Please retype the entries below exactly, only from their first line through the line containing "Esempio Installazione Pompa", leaving every picture out.

★ ★ ★ ★ ★ ★ ★

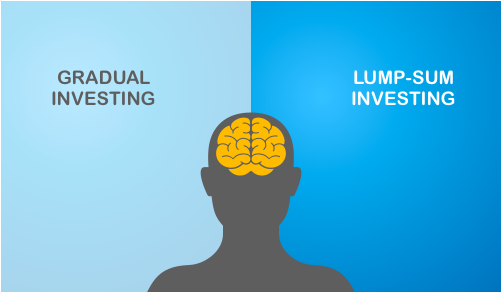 Systematic Transfer Plan (STP) - Gradual vs Lumpsum investing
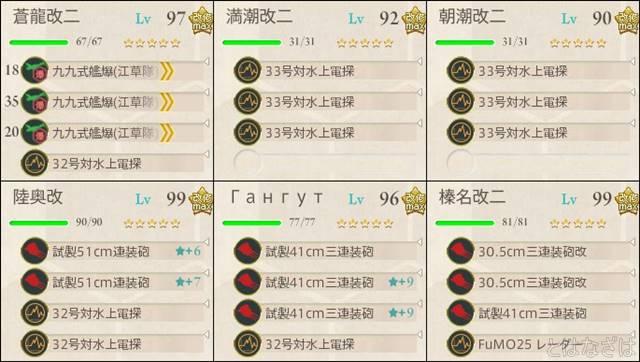 艦これ2017秋イベントE3甲第3戦力ゲージ 決戦支援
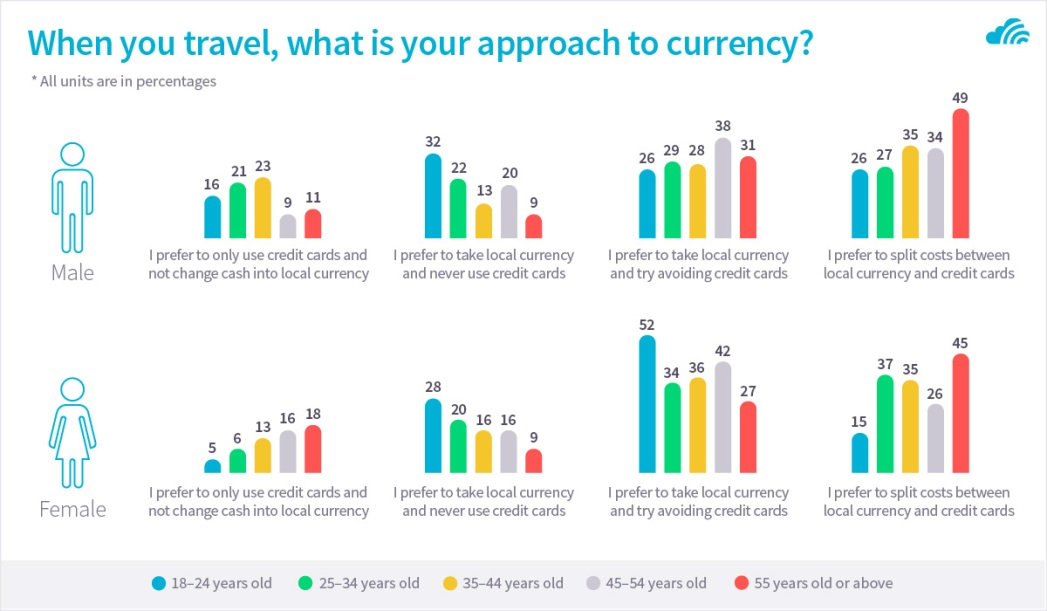 approach to currency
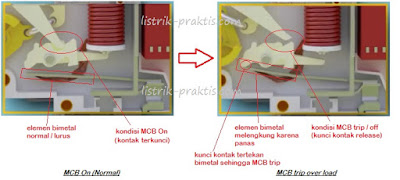 karakteristik thermal MCB
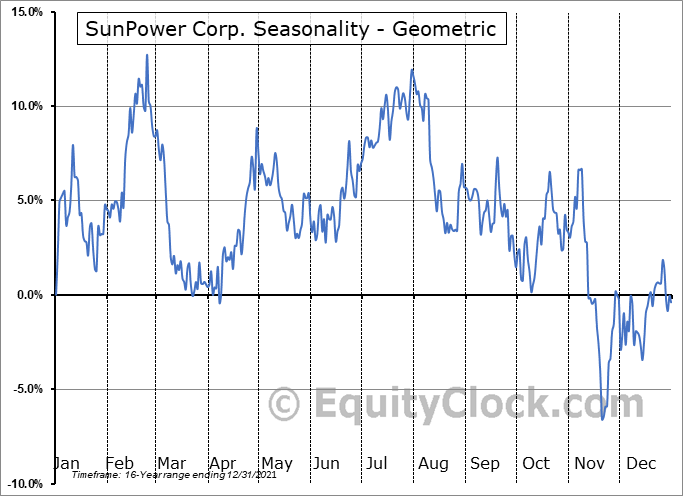 SunPower Corp. (NASD:SPWR) Seasonality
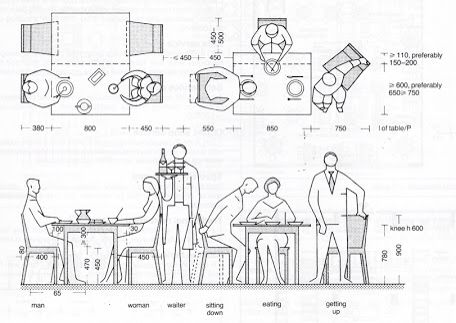 dimensiones mesa de comensales neufert pinterest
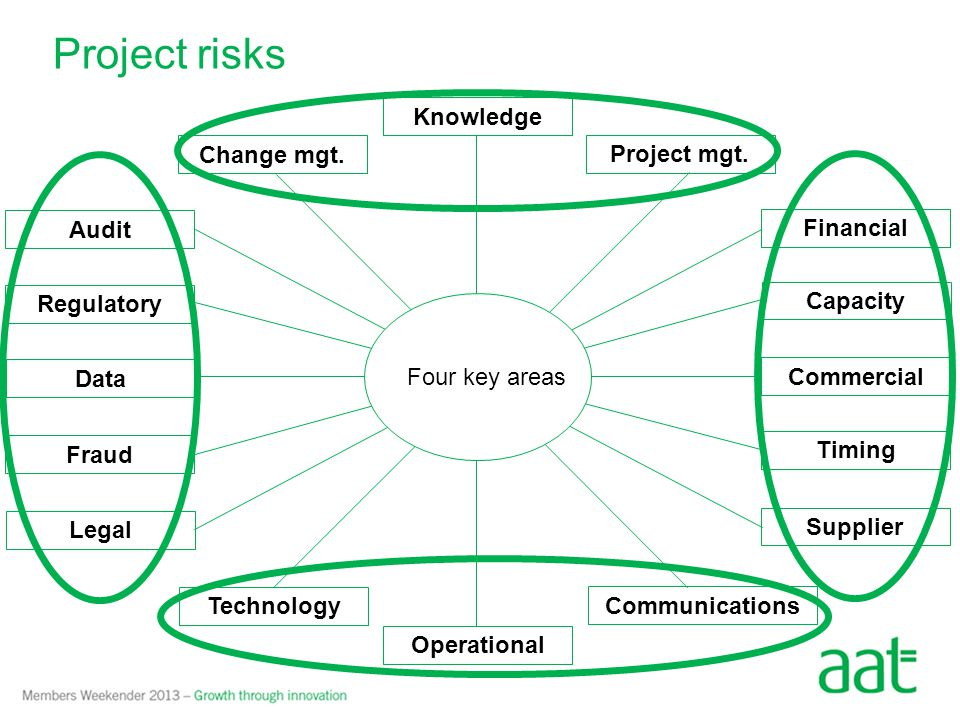Project risks Financial Project mgt. Commercial Data Change mgt.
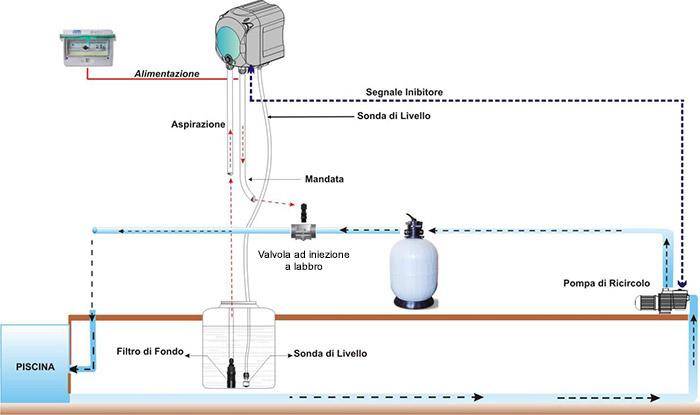 Esempio Installazione Pompa Dosatrice SIMPOOL TIMER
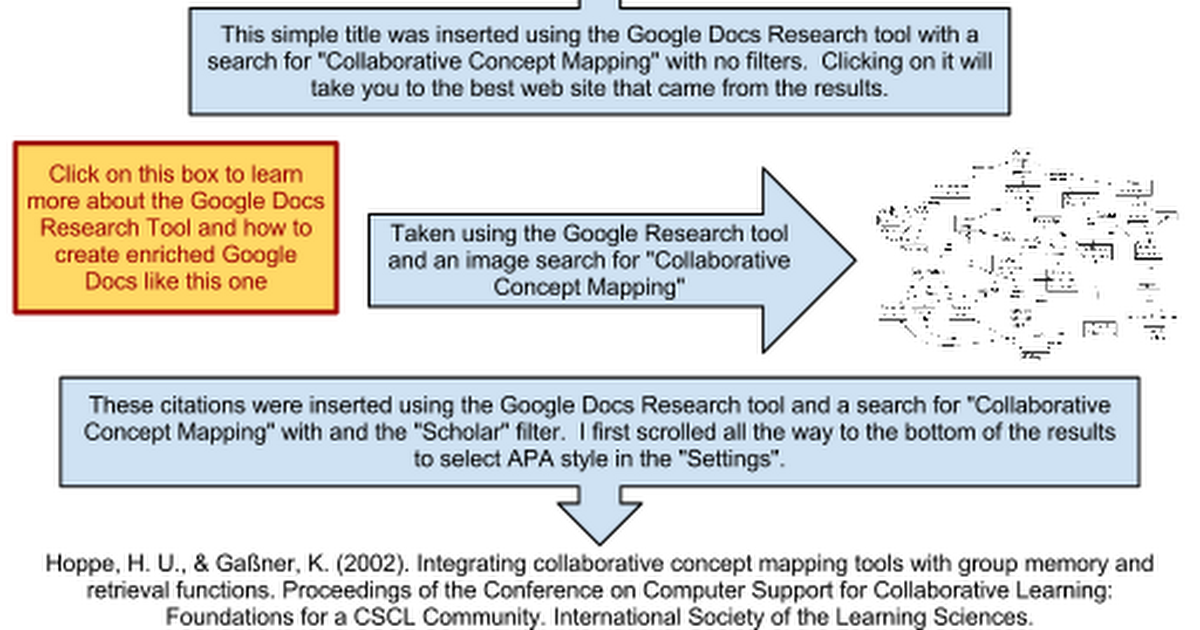 Collaborative Concept Mapping Chart Example Of Google Docs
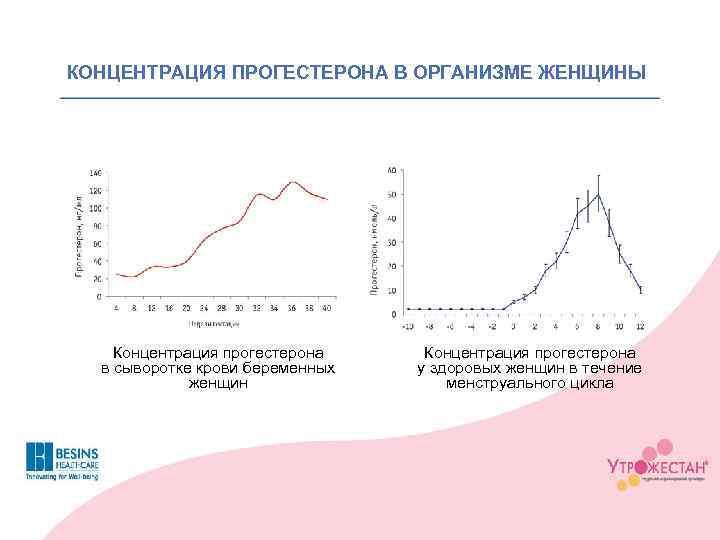 КОНЦЕНТРАЦИЯ ПРОГЕСТЕРОНА В ОРГАНИЗМЕ ЖЕНЩИНЫ Концентрация прогестерона в сыворотке крови беременных женщин Концентрация прогестерона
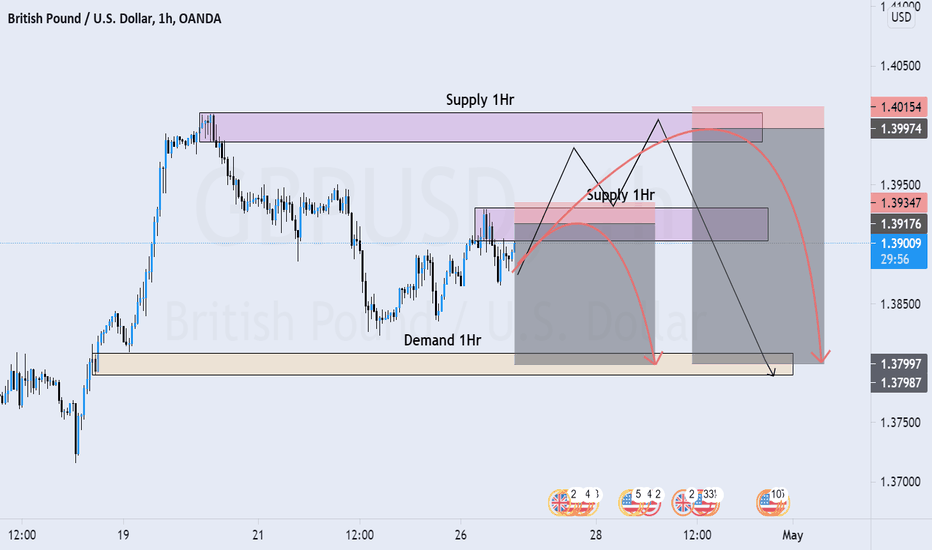 GBPUSD Looking For A Sell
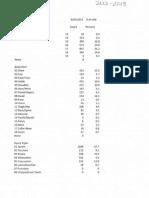 2012-13 Football Injury Report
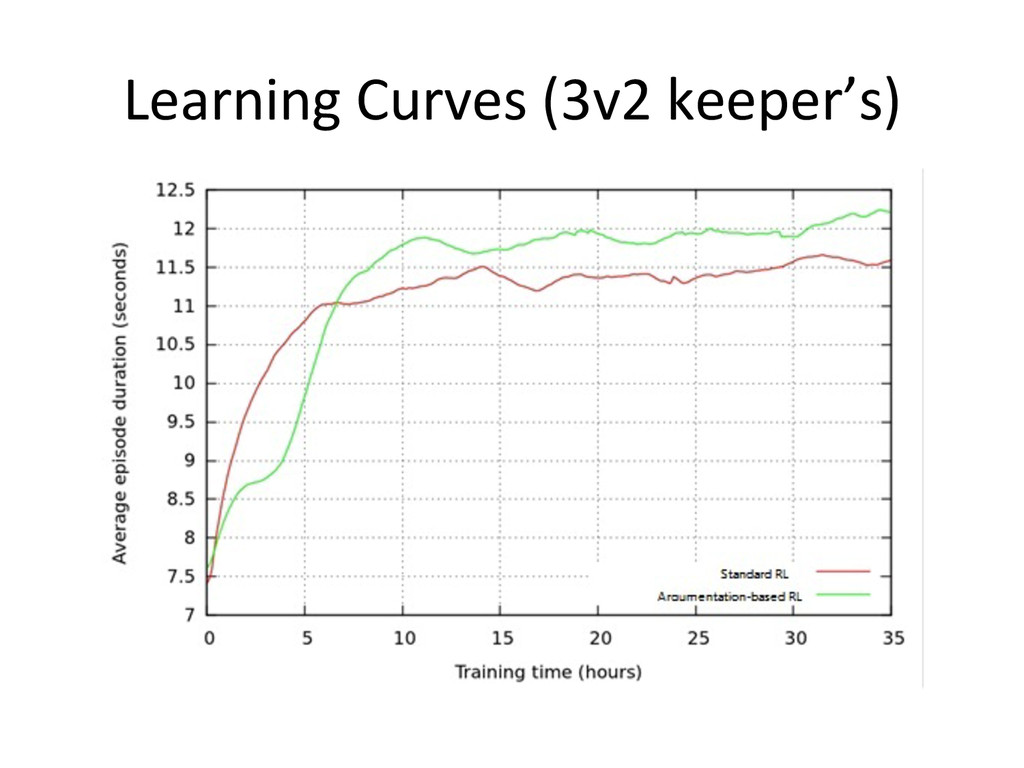 Learning Curves (3v2 keeper's)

★ ★ ★ ★ ★ ★ ★

# [Answer section]
 Systematic Transfer Plan (STP) - Gradual vs Lumpsum investing
 艦これ2017秋イベントE3甲第3戦力ゲージ 決戦支援
 approach to currency
 karakteristik thermal MCB
 SunPower Corp. (NASD:SPWR) Seasonality
 dimensiones mesa de comensales neufert pinterest
Project risks Financial Project mgt. Commercial Data Change mgt.
 Esempio Installazione Pompa Dosatrice SIMPOOL TIMER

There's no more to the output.